***** Data excerpts *****

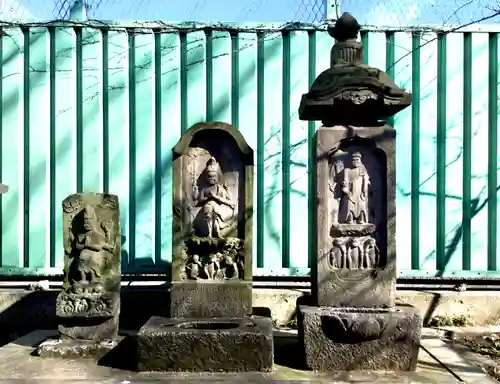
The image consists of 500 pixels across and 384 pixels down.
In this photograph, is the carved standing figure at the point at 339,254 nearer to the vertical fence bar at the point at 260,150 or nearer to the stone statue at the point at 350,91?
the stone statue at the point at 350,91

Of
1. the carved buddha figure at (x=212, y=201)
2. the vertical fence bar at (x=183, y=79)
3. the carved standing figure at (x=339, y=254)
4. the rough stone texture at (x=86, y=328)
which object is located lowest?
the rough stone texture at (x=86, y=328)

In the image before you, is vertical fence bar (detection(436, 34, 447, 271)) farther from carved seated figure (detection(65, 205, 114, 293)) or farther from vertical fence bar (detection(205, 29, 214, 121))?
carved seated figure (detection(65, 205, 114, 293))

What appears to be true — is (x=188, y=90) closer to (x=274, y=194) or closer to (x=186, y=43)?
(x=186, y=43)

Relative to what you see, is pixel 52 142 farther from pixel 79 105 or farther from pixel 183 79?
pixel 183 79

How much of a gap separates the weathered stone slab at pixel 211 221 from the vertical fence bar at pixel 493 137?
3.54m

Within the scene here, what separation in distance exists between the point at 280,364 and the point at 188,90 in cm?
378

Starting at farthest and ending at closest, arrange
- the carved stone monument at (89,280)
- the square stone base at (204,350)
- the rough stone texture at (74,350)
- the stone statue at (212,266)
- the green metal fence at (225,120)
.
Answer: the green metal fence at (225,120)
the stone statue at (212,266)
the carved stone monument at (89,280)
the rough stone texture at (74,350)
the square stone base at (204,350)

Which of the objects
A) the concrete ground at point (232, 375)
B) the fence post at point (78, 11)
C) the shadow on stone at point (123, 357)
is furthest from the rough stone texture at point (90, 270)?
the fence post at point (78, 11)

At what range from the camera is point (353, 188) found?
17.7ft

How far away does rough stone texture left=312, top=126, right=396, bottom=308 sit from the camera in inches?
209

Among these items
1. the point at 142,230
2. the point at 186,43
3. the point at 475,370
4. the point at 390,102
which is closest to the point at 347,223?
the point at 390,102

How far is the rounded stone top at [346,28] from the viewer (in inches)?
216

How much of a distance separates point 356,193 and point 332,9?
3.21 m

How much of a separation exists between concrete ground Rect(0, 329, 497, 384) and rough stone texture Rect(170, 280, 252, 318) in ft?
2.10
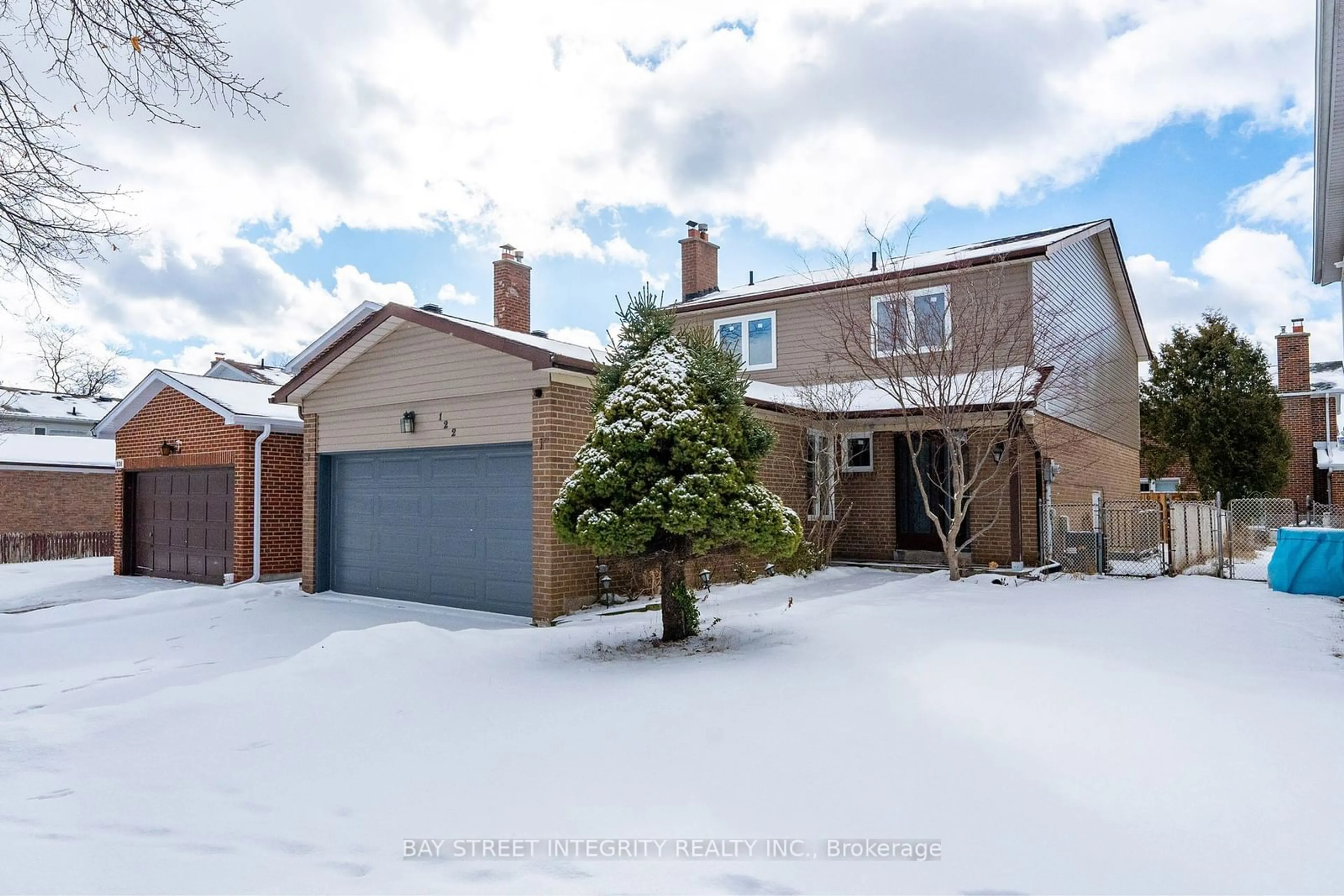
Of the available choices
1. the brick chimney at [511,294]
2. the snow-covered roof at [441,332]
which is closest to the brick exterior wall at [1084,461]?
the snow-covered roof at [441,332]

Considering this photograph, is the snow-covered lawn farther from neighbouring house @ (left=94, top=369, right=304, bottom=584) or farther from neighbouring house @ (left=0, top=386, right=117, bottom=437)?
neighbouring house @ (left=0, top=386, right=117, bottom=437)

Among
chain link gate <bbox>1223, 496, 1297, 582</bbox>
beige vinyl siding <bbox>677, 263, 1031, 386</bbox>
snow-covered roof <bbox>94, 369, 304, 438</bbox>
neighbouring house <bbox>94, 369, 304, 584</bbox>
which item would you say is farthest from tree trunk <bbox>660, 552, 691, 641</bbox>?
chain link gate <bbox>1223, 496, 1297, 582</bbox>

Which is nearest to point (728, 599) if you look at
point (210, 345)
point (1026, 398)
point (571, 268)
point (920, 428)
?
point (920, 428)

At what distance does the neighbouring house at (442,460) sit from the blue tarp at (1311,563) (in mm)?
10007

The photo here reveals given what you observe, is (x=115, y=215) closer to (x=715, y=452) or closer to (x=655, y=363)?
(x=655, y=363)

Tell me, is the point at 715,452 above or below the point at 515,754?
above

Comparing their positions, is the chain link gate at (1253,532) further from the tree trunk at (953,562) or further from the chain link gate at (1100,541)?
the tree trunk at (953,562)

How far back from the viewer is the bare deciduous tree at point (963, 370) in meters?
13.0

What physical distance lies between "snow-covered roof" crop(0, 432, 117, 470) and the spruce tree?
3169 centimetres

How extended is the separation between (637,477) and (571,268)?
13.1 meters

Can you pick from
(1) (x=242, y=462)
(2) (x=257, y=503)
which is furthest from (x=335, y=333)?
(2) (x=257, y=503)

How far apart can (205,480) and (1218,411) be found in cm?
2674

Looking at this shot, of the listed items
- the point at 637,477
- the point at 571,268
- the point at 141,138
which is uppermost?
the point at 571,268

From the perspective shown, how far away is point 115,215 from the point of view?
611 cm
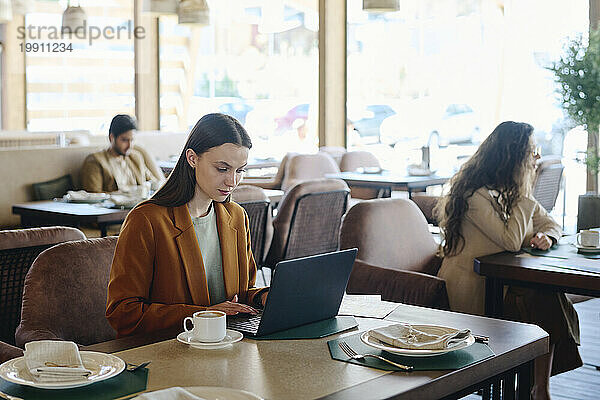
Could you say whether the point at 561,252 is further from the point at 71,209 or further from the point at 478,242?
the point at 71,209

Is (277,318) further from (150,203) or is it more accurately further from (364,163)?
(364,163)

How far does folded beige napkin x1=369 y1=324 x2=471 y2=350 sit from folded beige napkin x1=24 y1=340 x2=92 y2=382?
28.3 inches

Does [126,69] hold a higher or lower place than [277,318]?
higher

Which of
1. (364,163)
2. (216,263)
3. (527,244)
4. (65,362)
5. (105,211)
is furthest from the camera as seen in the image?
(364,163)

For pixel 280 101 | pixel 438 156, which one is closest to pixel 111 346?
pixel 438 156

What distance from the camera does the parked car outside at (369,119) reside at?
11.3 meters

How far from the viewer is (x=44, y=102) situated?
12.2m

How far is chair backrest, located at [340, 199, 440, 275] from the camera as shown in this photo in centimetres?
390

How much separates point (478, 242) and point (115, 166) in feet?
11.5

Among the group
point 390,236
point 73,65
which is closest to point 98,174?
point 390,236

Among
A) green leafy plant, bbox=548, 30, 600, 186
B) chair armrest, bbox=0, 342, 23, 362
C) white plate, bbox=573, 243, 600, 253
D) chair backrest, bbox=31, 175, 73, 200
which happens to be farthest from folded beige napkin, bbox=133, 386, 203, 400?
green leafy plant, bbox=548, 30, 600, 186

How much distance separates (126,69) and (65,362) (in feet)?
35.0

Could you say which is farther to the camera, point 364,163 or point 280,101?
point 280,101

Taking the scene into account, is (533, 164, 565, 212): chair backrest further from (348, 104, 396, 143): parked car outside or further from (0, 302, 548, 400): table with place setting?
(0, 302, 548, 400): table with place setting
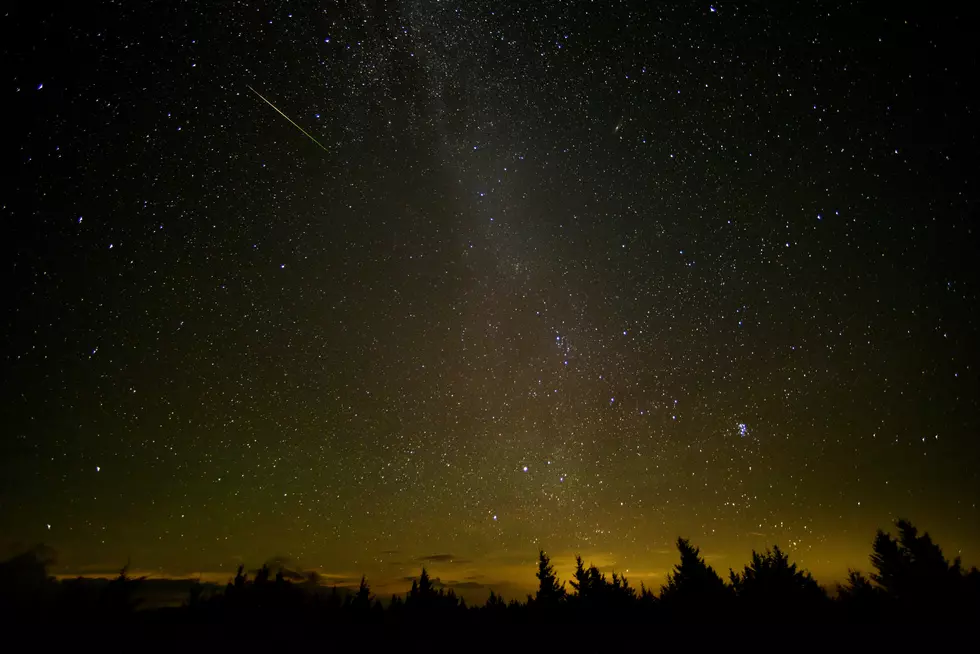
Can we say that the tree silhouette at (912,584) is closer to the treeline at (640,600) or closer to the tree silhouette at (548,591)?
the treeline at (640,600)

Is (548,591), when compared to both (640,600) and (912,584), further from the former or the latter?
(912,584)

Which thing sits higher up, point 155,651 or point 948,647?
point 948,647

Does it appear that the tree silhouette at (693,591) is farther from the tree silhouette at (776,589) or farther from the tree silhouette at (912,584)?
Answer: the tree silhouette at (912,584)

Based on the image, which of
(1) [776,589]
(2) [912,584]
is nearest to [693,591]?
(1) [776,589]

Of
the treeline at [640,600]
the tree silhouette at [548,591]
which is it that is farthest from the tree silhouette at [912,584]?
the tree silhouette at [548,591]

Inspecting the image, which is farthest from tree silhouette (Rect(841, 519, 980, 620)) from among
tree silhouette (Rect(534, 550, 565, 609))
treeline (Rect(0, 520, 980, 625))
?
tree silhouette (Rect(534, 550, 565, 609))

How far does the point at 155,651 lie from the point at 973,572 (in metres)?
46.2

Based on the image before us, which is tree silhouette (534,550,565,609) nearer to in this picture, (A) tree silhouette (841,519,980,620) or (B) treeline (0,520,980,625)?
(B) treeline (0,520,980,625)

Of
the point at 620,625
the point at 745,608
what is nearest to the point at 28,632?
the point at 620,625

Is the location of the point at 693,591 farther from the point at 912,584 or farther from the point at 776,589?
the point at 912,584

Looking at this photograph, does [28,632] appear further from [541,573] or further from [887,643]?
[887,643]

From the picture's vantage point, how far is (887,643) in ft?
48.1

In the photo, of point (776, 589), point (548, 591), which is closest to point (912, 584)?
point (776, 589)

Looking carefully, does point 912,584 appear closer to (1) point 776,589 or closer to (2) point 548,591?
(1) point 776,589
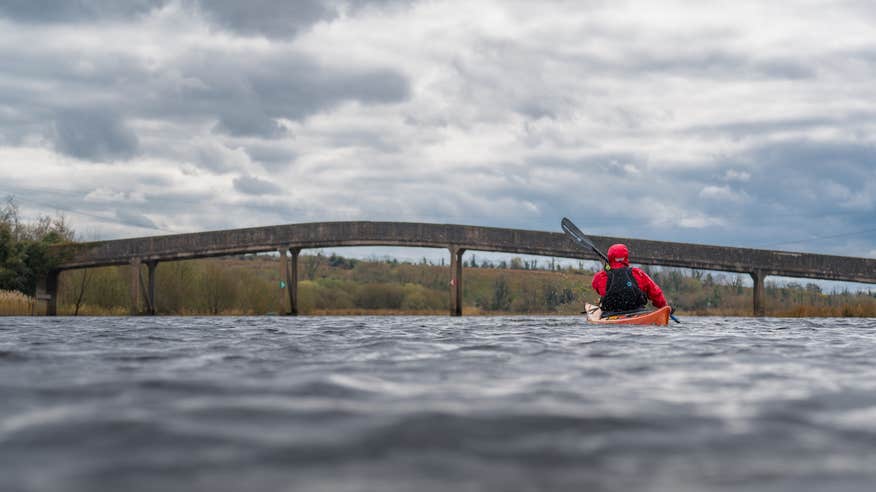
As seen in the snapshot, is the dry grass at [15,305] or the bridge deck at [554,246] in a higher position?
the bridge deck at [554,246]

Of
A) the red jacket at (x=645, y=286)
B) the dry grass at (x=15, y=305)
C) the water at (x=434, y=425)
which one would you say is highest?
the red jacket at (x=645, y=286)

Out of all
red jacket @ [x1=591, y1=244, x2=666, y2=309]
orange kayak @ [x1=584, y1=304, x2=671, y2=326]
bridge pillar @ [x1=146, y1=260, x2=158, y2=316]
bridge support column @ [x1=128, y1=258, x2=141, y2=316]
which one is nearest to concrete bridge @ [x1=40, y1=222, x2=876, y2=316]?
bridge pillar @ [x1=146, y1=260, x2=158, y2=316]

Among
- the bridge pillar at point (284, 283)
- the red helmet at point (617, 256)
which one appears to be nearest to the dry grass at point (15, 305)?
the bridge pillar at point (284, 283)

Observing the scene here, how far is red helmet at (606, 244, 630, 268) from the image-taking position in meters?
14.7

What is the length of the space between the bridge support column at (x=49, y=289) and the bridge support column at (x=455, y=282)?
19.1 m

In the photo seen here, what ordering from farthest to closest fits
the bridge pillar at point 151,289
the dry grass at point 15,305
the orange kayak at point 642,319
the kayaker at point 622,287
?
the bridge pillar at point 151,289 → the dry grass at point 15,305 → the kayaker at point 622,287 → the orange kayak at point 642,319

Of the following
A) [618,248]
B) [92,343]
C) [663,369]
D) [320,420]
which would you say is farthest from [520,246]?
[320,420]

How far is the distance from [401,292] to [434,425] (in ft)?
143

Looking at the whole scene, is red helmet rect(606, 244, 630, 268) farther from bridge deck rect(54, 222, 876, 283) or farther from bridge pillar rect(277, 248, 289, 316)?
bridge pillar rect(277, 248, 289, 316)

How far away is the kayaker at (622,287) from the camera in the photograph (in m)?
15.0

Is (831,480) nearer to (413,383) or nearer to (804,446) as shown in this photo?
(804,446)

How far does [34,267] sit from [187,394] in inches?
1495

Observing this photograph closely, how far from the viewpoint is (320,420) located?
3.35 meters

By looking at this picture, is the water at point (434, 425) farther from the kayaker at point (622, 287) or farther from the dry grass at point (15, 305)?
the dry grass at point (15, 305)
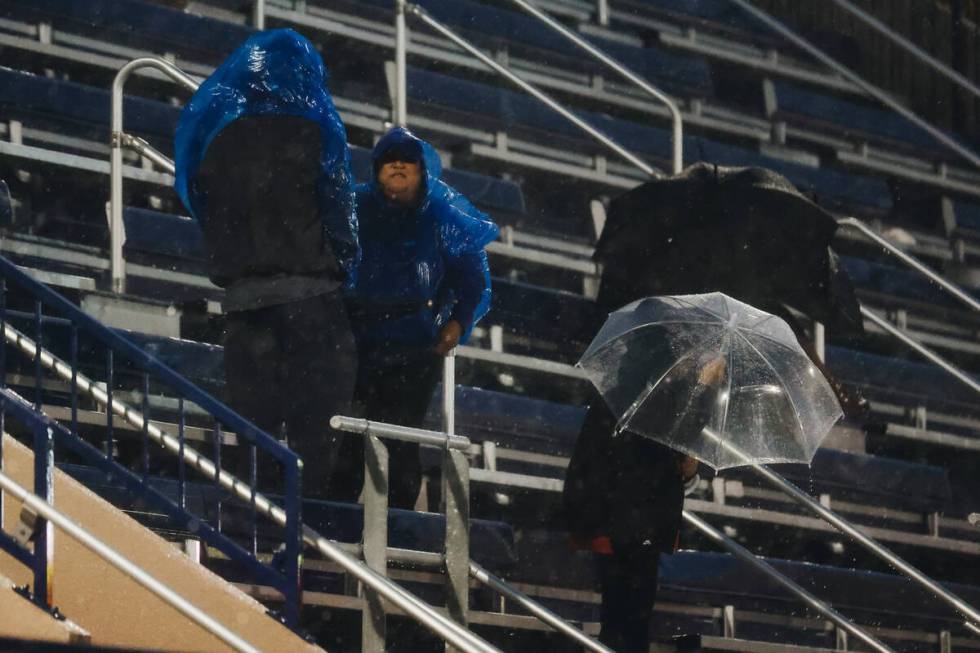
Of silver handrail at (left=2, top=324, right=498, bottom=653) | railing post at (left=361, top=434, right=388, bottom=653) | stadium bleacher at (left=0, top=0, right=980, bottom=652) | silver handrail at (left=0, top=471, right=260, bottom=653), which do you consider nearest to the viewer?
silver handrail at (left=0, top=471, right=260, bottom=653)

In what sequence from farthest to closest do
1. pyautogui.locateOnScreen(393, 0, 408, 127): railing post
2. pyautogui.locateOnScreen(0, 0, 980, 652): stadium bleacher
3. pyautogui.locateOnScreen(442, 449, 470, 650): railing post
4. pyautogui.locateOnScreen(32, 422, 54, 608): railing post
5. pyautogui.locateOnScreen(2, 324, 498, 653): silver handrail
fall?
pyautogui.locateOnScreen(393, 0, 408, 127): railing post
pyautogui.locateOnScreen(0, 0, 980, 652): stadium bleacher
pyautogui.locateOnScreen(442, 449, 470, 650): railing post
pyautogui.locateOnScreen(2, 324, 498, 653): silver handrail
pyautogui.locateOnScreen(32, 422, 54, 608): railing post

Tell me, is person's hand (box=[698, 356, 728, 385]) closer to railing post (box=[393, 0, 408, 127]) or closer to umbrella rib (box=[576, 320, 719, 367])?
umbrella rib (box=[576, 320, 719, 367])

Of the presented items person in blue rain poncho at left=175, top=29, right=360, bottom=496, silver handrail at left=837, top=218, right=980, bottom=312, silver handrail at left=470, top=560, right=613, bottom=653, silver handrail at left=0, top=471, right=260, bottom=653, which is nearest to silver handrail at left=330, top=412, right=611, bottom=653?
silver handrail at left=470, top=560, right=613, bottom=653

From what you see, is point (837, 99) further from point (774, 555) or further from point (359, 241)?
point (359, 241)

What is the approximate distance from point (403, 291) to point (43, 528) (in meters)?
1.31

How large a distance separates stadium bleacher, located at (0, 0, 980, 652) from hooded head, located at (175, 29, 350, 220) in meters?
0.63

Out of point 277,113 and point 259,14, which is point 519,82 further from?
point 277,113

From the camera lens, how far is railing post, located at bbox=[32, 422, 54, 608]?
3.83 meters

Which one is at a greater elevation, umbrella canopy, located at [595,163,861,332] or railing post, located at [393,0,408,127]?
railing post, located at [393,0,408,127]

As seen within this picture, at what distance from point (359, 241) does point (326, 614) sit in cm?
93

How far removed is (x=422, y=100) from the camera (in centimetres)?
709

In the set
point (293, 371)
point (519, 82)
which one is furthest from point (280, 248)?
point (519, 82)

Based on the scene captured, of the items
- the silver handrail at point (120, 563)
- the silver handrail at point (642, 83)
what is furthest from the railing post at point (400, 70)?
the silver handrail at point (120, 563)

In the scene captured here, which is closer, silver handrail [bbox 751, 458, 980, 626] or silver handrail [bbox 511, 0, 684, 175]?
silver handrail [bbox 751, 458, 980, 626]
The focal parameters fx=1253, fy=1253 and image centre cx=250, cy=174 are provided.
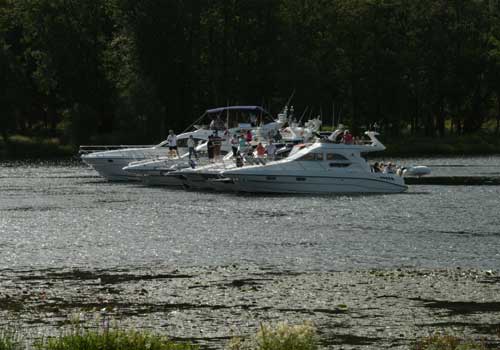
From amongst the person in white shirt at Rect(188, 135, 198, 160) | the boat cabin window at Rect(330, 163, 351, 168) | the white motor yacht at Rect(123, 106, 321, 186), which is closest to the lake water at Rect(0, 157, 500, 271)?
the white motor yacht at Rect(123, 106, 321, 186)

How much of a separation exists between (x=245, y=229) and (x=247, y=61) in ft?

*****

> [The exercise]: Rewrite everything from the line containing "From the picture's" down to the line containing "the bridge pillar at point 151,289 →", renaming "red helmet" to "safety helmet" and changing nothing else. Omit the pictures from your answer.

> [Full response]:
From the picture's vantage point, how far is (887,643) in ft?
48.1

In the photo, of point (776, 589), point (548, 591), which is closest to point (912, 584)?
point (776, 589)

Looking carefully, does point 912,584 appear closer to (1) point 776,589 or closer to (2) point 548,591?
(1) point 776,589
As seen in the snapshot, is the dry grass at [15,305] or the bridge deck at [554,246] in a higher position?
the bridge deck at [554,246]

Of
A) the red jacket at (x=645, y=286)
B) the dry grass at (x=15, y=305)
C) the water at (x=434, y=425)
which one would you say is highest?
the red jacket at (x=645, y=286)

Out of all
red jacket @ [x1=591, y1=244, x2=666, y2=309]
orange kayak @ [x1=584, y1=304, x2=671, y2=326]
bridge pillar @ [x1=146, y1=260, x2=158, y2=316]
bridge support column @ [x1=128, y1=258, x2=141, y2=316]
which one is nearest to concrete bridge @ [x1=40, y1=222, x2=876, y2=316]?
bridge pillar @ [x1=146, y1=260, x2=158, y2=316]

Among
- the bridge pillar at point (284, 283)
- the safety helmet at point (617, 256)
which one appears to be nearest to the dry grass at point (15, 305)?
the bridge pillar at point (284, 283)

Observing the scene here, how far is safety helmet at (606, 244, 630, 268) from the image-taking position in meters?
14.7

What is the length of the space between the bridge support column at (x=49, y=289) and the bridge support column at (x=455, y=282)?
19.1 m

In the photo seen here, what ordering from farthest to closest fits
the bridge pillar at point 151,289
the dry grass at point 15,305
the orange kayak at point 642,319
the kayaker at point 622,287
?
the bridge pillar at point 151,289 → the dry grass at point 15,305 → the kayaker at point 622,287 → the orange kayak at point 642,319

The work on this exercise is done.